Leaving out all pictures, transcribe exactly the lines between the line with "How far does" and the last line of the records below, both included.

-------- Stored data

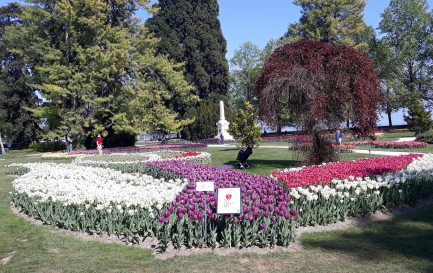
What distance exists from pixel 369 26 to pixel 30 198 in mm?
47361

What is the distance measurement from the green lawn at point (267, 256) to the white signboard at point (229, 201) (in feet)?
2.17

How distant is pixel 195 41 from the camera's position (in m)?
46.5

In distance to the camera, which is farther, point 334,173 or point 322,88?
point 322,88

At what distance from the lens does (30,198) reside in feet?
31.1

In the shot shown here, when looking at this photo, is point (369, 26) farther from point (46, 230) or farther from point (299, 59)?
point (46, 230)

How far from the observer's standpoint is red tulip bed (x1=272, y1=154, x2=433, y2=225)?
730 cm

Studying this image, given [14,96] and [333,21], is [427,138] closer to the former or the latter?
[333,21]

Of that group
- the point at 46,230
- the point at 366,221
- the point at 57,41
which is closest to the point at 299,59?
the point at 366,221

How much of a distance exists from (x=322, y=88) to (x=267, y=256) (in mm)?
9702

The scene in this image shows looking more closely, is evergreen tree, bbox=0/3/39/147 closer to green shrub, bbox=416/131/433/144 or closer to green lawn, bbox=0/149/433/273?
green shrub, bbox=416/131/433/144

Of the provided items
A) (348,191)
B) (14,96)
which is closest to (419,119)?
(348,191)

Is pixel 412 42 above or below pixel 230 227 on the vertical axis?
above

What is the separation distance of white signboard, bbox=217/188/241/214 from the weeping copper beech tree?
859cm

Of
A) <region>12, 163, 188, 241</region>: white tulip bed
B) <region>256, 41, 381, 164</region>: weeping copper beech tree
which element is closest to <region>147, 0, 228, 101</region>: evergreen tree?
<region>256, 41, 381, 164</region>: weeping copper beech tree
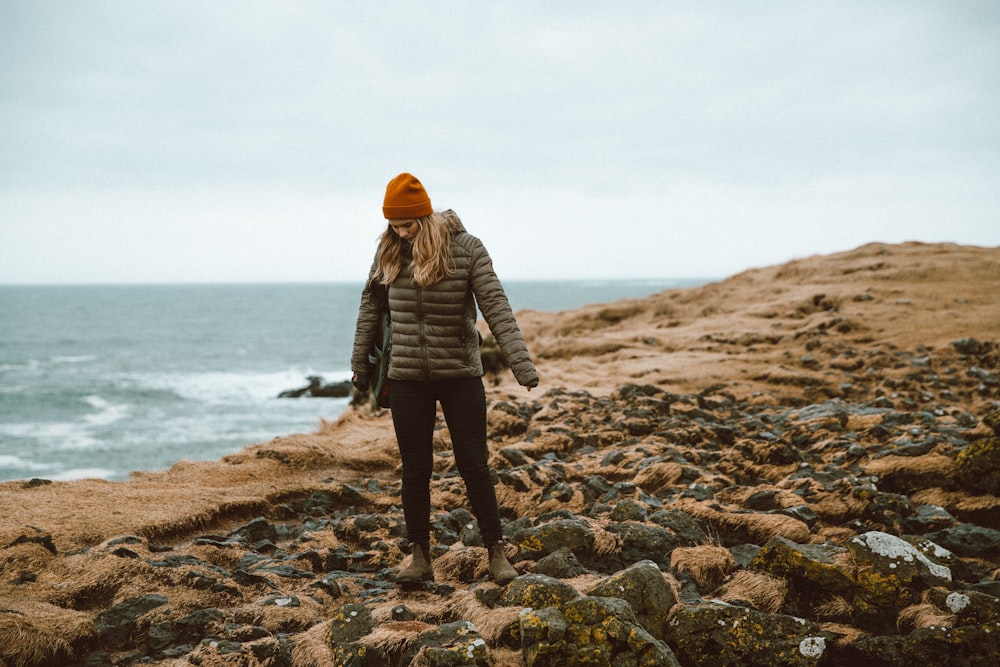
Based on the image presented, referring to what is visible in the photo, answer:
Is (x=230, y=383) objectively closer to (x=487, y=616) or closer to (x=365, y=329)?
(x=365, y=329)

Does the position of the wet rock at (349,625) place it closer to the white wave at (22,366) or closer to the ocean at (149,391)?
the ocean at (149,391)

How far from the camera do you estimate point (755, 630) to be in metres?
3.95

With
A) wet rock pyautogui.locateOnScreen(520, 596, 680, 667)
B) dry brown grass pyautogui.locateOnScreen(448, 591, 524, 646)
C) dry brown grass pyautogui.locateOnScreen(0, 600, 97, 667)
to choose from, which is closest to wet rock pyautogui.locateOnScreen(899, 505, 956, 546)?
wet rock pyautogui.locateOnScreen(520, 596, 680, 667)

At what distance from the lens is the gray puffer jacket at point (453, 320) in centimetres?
476

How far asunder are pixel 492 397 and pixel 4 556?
24.5 ft

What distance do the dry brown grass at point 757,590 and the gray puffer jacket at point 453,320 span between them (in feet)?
6.72

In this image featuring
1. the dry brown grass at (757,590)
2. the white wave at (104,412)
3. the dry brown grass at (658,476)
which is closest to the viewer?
the dry brown grass at (757,590)

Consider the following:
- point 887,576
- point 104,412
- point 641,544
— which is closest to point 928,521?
point 887,576

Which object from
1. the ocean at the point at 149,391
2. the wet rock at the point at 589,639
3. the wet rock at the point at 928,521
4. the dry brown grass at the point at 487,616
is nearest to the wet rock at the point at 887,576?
the wet rock at the point at 928,521

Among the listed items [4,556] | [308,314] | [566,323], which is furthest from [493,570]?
[308,314]

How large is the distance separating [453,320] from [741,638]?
9.11ft

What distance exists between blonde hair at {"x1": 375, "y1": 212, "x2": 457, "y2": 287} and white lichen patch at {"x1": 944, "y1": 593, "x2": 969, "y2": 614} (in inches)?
154

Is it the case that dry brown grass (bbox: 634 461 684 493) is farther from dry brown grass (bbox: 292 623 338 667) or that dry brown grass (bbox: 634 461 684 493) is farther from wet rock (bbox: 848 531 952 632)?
dry brown grass (bbox: 292 623 338 667)

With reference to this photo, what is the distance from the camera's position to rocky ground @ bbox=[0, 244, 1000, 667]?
12.8 ft
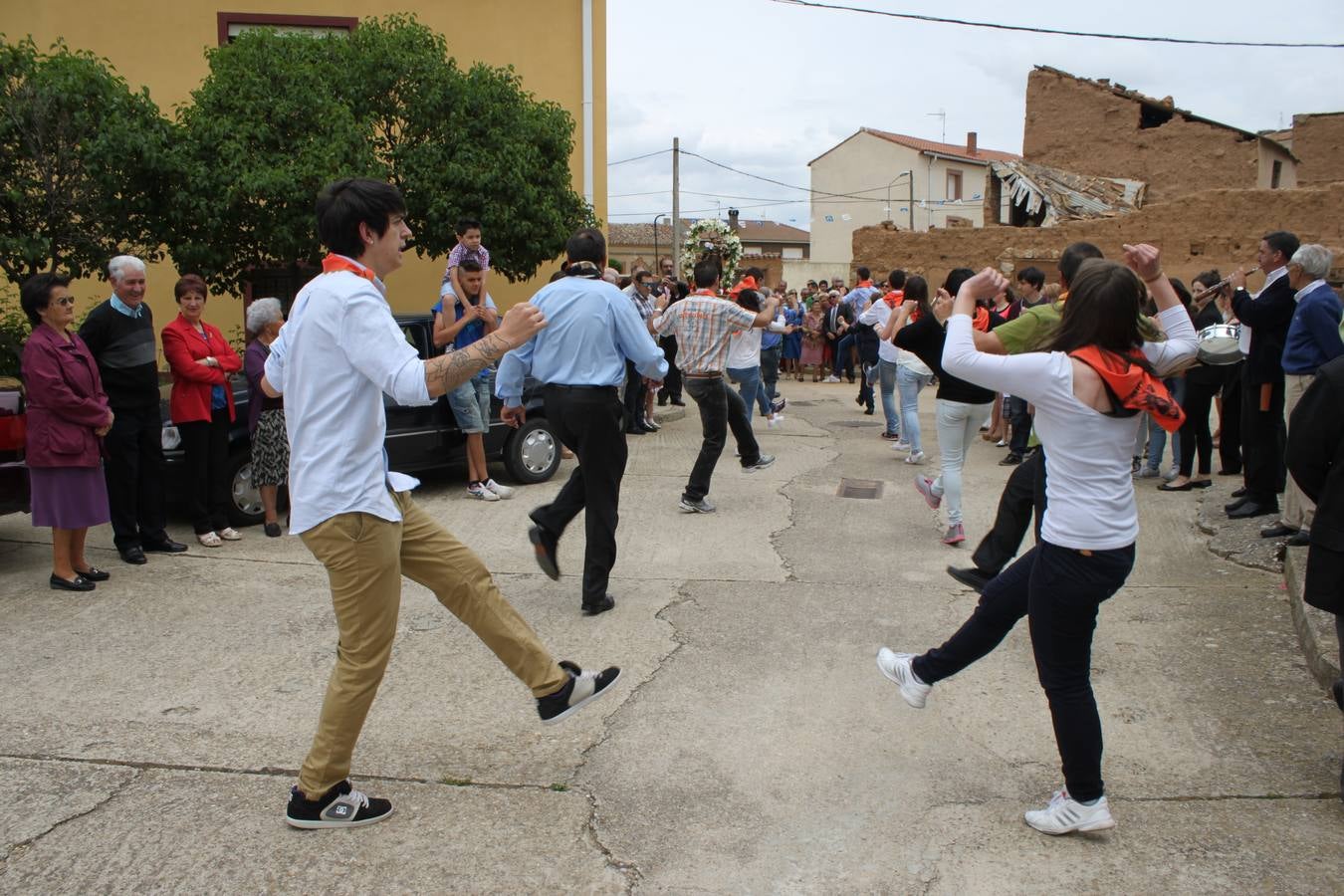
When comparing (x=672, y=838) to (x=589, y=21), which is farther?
(x=589, y=21)

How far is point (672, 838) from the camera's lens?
11.0ft

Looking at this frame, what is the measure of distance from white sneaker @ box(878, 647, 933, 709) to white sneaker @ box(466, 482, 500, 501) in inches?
195

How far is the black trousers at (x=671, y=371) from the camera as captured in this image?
42.8 feet

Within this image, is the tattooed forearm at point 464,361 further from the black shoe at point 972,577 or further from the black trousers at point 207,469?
the black trousers at point 207,469

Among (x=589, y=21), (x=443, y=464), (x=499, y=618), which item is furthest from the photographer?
(x=589, y=21)

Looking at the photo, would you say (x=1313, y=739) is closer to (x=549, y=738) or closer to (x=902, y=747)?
(x=902, y=747)

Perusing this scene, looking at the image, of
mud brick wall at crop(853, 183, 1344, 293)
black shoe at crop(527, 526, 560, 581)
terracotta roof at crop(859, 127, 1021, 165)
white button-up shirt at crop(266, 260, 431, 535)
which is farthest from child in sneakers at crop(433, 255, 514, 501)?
terracotta roof at crop(859, 127, 1021, 165)

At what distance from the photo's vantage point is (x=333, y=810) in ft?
A: 10.9

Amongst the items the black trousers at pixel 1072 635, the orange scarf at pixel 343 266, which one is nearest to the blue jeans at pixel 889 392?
the black trousers at pixel 1072 635

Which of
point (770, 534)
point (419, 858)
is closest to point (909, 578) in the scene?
point (770, 534)

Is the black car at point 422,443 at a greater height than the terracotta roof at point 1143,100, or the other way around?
the terracotta roof at point 1143,100

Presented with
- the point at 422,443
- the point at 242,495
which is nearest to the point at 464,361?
the point at 242,495

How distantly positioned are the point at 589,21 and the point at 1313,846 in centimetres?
1685

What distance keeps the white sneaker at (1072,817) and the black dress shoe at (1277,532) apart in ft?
14.3
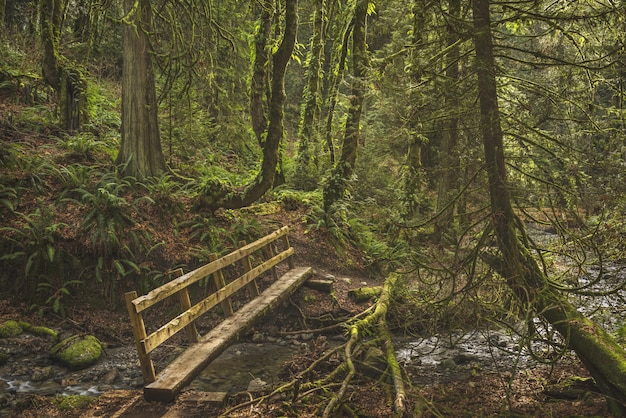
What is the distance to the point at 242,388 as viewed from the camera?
7.11m

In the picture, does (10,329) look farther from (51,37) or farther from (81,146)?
(51,37)

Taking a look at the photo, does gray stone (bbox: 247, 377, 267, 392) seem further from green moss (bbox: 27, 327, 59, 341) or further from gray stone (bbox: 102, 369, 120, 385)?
green moss (bbox: 27, 327, 59, 341)

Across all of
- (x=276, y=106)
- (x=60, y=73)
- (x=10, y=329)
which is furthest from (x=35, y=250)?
(x=60, y=73)

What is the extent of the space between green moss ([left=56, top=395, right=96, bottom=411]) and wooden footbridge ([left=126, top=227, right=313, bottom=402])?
871 millimetres

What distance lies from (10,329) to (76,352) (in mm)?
1310

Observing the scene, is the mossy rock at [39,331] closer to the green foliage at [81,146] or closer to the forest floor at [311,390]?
the forest floor at [311,390]

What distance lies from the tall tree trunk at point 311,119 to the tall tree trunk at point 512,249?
10012 millimetres

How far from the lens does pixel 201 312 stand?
7199 mm

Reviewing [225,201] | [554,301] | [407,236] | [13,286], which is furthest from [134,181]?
[554,301]

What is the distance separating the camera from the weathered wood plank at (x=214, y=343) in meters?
5.79

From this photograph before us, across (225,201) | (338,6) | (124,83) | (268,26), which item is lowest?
(225,201)

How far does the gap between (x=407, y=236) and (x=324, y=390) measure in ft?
27.4

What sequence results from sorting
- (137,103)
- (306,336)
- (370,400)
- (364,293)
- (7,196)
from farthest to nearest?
(137,103), (364,293), (7,196), (306,336), (370,400)

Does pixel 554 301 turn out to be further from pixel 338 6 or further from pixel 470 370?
pixel 338 6
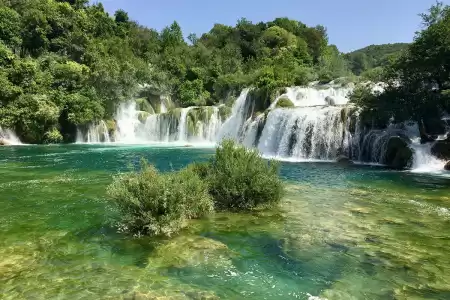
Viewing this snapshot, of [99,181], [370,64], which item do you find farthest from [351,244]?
[370,64]

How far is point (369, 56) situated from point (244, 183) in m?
122

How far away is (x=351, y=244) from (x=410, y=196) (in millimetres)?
6095

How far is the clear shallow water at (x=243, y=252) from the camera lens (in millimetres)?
5516

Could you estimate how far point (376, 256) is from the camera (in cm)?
677

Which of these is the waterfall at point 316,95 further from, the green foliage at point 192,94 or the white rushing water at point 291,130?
the green foliage at point 192,94

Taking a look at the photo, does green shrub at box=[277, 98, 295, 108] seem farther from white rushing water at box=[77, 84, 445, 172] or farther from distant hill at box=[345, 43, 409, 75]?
distant hill at box=[345, 43, 409, 75]

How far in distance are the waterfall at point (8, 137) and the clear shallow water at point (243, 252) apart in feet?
91.0

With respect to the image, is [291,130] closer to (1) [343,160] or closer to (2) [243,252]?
(1) [343,160]

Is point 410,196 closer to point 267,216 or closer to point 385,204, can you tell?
point 385,204

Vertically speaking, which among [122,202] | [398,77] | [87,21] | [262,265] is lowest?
[262,265]

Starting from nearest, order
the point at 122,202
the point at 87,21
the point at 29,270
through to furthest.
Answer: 1. the point at 29,270
2. the point at 122,202
3. the point at 87,21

----------------

▸ Result below
How far does the gap between (x=407, y=236) and (x=324, y=390) measure in ft?
27.4

What sequence results from sorting
- (137,103)
- (306,336)
- (370,400)
- (364,293)
- (7,196)
from farthest to nearest?
(137,103), (364,293), (7,196), (306,336), (370,400)

Does pixel 554 301 turn out to be further from pixel 338 6 or further from pixel 470 370?
pixel 338 6
Viewing this snapshot, of [99,181], [370,64], which item do you find farthest from [351,244]?
[370,64]

How far is point (369, 56) situated from point (244, 183) in m?
122

How far away is (x=351, y=244) from (x=410, y=196) (in millimetres)?
6095

How far is the clear shallow water at (x=243, y=252) from the camera lens (in millimetres)?
5516

Could you estimate how far point (376, 256) is from the camera (in cm)?
677

Which of these is the waterfall at point 316,95 further from, the green foliage at point 192,94 or the white rushing water at point 291,130?
the green foliage at point 192,94

Taking a look at the photo, does green shrub at box=[277, 98, 295, 108] seem farther from white rushing water at box=[77, 84, 445, 172] or farther from distant hill at box=[345, 43, 409, 75]?
distant hill at box=[345, 43, 409, 75]

How far in distance are the waterfall at point (8, 137) and the clear shallow water at point (243, 252) apart in feet?
91.0

With respect to the image, is [291,130] closer to (1) [343,160] or closer to (2) [243,252]?
(1) [343,160]

Is point 410,196 closer to point 267,216 or closer to point 385,204, can you tell?
point 385,204

Vertically speaking, which among [122,202] | [398,77] | [87,21] | [262,265] is lowest?
[262,265]

Starting from nearest, order
the point at 122,202
the point at 87,21
the point at 29,270
through to furthest.
Answer: 1. the point at 29,270
2. the point at 122,202
3. the point at 87,21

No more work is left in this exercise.